The Financial Conduct Authority says it is to review lenders offering solely interest-only mortgages to home owners.
In its business plan for the coming year it says: “Around 1.8m owners currently have outstanding interest-only mortgages (excluding buy to let), and many do not have an appropriate strategy to repay them.
“We will look at how firms treat borrowers whose interest-only mortgages are approaching maturity and their ability to ensure these customers are treated fairly. This will include those interest-only mortgages that are due to be repaid by 2020 – where borrowers have the least amount of time to find a solution.”
No details have been released as to the nature of the review nor whether it is likely to trigger further restrictions on mortgage products.
In 2013 a number of lenders pulled out of the interest-only mortgage sector and the FCA told those firms remaining to have a strategy for managing borrowers unable to pay off their interest-only products at full term, by switching to full or part capital repayment.

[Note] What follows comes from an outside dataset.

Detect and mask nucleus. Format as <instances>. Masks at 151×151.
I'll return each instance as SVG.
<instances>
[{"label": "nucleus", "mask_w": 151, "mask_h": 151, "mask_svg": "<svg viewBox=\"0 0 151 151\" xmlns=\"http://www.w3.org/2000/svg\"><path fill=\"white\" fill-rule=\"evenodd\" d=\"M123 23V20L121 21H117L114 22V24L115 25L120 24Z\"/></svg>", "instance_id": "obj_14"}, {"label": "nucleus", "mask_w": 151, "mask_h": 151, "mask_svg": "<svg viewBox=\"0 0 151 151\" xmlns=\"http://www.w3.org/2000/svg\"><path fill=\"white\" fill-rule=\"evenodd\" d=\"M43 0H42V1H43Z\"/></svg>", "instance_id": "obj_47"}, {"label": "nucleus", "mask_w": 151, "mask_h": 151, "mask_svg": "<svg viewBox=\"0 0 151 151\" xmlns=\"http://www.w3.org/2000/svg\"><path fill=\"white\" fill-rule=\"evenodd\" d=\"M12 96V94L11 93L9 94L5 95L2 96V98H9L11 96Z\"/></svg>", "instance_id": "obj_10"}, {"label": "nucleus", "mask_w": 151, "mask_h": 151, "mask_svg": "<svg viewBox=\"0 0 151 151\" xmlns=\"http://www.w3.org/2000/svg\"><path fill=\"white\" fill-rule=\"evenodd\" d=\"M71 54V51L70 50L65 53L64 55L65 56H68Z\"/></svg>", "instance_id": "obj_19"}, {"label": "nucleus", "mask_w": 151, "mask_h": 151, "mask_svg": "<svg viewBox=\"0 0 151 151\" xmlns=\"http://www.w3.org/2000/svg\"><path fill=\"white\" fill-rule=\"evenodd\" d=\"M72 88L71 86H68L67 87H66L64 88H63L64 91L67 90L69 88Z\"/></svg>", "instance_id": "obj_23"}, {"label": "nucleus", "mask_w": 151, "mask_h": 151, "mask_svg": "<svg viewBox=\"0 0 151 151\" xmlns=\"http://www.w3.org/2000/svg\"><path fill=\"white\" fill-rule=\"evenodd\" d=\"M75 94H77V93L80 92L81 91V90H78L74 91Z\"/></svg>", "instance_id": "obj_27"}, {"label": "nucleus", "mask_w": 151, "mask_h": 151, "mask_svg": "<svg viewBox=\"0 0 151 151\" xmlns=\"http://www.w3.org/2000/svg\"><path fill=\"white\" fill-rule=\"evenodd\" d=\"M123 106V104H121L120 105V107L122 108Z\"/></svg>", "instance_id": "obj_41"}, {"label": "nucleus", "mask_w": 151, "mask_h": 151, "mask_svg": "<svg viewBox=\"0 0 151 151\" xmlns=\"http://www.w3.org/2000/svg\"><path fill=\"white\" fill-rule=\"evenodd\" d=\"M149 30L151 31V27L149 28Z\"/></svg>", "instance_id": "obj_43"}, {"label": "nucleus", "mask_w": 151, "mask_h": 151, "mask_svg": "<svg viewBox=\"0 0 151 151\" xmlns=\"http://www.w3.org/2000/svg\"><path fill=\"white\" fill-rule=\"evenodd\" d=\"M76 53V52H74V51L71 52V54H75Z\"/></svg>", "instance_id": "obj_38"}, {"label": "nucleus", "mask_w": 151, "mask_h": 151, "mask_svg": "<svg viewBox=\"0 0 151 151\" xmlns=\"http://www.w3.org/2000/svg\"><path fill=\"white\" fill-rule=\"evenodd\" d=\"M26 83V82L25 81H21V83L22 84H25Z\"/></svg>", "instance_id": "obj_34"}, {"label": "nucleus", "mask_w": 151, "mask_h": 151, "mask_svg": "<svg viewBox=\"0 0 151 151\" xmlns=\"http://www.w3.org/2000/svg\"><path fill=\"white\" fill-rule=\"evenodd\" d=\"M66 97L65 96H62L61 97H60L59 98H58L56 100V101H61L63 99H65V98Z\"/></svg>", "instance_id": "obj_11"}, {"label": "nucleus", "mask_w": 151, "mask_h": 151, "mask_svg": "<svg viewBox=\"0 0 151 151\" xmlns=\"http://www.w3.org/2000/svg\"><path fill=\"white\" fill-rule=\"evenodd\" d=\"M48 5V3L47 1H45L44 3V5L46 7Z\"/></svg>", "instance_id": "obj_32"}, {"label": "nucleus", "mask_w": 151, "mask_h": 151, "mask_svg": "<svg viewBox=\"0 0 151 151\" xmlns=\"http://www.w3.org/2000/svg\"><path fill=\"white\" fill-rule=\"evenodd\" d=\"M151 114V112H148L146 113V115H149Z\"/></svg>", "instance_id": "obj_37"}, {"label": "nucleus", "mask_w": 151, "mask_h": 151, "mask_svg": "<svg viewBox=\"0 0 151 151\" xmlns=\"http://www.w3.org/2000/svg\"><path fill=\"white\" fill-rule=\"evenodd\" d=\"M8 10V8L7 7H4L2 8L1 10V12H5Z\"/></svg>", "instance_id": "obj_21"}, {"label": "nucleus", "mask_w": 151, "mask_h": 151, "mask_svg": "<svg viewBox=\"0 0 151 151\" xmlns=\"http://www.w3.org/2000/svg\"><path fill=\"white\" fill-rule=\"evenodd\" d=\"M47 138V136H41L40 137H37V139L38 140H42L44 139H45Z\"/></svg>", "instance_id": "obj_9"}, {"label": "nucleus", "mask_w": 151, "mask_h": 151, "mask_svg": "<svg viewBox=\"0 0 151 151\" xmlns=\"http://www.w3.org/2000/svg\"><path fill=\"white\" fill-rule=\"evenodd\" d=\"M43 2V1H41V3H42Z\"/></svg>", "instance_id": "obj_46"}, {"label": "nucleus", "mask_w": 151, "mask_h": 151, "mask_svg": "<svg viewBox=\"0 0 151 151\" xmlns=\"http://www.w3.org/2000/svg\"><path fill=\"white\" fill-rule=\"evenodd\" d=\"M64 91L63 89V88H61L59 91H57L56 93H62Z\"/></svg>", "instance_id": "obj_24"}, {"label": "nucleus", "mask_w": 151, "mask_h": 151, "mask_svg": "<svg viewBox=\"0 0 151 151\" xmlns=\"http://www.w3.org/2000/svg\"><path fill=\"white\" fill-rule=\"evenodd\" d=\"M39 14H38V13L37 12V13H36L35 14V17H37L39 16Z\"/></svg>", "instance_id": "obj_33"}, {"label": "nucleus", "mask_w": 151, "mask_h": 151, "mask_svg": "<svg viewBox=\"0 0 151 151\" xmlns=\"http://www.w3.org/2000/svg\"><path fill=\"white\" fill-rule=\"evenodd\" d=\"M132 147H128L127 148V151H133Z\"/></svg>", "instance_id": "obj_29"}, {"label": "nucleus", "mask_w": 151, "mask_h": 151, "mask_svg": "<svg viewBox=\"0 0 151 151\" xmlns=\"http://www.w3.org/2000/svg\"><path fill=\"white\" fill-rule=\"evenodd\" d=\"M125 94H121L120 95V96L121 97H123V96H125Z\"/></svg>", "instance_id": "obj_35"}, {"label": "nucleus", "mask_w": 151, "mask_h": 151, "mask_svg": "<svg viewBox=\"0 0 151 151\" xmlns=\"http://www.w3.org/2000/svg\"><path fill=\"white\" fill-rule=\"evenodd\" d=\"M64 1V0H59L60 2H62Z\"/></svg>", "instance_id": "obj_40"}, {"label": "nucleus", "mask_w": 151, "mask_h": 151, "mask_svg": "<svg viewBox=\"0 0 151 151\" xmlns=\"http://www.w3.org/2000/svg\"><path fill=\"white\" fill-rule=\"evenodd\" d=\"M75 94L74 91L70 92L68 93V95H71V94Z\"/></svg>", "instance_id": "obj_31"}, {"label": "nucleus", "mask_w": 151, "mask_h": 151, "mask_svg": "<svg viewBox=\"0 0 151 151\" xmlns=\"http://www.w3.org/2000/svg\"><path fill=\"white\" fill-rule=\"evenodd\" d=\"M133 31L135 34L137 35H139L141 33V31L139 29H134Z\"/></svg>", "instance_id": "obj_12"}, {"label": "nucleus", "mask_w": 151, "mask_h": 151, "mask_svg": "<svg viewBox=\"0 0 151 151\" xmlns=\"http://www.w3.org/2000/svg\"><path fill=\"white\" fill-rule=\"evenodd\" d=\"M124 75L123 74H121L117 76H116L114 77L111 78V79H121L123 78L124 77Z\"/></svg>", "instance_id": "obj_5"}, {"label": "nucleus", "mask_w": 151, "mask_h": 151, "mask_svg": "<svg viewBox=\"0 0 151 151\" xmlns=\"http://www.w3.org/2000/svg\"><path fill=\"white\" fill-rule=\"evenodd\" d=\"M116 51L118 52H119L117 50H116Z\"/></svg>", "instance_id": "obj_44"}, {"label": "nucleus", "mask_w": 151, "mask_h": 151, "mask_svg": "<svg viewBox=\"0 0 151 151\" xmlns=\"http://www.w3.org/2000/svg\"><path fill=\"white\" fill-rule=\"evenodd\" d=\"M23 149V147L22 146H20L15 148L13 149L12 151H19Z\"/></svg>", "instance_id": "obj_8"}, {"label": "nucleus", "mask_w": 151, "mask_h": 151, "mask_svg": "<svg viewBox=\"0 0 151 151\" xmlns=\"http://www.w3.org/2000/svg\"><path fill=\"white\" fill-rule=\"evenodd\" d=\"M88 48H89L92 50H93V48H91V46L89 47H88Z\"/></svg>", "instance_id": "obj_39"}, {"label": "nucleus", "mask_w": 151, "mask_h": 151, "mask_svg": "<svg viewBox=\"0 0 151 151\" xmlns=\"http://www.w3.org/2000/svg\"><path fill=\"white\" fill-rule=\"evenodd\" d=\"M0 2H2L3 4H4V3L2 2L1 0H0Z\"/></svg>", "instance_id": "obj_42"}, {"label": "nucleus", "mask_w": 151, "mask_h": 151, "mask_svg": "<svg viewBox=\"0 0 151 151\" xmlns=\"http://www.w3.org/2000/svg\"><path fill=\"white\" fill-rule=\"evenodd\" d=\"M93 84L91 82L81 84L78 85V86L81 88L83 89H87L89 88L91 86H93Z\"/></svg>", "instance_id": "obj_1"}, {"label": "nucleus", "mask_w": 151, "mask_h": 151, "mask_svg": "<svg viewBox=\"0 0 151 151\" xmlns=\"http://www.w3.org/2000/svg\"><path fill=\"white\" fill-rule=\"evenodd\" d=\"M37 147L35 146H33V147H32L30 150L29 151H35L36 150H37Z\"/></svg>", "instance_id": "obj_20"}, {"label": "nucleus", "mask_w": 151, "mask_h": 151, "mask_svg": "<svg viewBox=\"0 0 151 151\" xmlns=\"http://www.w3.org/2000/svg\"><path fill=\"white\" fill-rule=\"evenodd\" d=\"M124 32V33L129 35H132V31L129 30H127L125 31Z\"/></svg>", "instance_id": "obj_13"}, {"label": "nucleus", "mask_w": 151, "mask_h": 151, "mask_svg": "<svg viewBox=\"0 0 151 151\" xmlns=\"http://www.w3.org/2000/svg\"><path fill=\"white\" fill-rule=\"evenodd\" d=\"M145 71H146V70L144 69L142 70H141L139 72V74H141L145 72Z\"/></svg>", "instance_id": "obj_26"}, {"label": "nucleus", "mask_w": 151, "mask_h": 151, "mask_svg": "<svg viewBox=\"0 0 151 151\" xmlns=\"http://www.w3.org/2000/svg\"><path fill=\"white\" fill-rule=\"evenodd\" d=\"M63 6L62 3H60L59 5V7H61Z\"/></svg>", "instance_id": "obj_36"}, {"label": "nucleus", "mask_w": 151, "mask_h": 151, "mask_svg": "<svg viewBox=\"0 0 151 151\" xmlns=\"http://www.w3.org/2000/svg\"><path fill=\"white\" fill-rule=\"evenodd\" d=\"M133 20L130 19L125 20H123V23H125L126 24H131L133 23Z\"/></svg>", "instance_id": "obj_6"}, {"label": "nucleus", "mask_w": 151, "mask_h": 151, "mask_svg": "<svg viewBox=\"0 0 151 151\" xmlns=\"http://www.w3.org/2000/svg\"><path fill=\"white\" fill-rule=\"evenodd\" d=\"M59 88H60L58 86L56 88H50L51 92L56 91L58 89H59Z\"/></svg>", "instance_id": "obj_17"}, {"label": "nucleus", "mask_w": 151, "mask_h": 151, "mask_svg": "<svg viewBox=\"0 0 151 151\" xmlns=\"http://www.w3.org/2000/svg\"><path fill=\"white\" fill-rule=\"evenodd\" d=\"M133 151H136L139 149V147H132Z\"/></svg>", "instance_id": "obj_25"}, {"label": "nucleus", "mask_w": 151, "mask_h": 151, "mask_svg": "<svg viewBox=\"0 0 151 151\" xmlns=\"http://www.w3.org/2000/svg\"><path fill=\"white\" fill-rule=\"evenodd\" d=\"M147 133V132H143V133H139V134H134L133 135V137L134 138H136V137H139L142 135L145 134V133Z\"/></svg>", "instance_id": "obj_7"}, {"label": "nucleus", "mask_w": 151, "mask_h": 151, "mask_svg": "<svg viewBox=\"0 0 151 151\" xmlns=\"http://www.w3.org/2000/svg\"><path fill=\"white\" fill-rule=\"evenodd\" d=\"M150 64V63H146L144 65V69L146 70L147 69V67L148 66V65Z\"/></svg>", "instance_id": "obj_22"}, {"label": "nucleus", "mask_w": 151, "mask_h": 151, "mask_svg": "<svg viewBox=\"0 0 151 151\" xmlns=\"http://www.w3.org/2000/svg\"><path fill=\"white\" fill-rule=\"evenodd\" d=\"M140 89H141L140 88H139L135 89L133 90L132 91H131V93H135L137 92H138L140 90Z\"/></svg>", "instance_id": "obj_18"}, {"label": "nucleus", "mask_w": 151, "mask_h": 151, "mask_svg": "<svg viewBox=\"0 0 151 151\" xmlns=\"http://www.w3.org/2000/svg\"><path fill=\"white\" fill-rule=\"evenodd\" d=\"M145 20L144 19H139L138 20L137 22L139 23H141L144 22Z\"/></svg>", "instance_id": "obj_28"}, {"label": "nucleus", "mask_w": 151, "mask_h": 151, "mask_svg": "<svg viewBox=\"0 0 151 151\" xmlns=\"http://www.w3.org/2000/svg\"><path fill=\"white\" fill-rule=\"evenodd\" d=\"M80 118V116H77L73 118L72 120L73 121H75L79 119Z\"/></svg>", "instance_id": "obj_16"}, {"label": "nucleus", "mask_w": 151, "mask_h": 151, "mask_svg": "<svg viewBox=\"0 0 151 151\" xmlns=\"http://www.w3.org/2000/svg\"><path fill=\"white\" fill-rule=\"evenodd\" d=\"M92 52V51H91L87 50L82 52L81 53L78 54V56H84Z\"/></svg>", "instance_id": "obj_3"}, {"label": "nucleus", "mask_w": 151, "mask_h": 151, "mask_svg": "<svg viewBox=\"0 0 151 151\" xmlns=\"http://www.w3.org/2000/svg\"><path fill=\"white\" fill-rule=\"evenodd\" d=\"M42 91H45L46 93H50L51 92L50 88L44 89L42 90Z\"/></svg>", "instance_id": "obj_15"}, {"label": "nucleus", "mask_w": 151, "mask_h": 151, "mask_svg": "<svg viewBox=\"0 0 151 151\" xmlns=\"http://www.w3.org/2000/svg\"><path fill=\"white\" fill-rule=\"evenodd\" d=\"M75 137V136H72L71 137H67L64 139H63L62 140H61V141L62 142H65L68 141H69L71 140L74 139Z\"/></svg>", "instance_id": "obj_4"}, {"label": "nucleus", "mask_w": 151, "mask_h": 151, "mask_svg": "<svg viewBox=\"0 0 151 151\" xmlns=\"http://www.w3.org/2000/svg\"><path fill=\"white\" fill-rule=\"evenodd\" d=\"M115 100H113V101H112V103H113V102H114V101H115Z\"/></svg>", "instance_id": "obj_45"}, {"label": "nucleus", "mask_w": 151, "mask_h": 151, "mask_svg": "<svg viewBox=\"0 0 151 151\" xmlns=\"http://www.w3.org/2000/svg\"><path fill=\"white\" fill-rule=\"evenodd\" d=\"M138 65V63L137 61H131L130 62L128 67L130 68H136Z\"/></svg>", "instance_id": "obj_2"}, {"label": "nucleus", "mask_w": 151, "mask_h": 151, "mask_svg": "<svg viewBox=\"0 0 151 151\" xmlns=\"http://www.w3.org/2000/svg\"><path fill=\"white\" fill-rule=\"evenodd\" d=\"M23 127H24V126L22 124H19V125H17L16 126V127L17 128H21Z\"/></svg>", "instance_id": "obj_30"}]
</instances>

The latest announcement by the FCA has been welcomed by Dean Mirfin, technical director at financial planning company Key Retirement.
“We estimate around 10,000 borrowers each year, between now and 2020, are coming to the end of their interest-only terms with shortfalls. Around 5,000 of those are expected to have no repayment vehicle at all. Many will end up selling their homes to repay their maturing loan, when actually they didn’t have to” says Mirfin.
“It is essential, for this first wave of maturities, that banks and other lending institutions take action sooner than later, these customers are the most vulnerable as they have little time to act” he adds.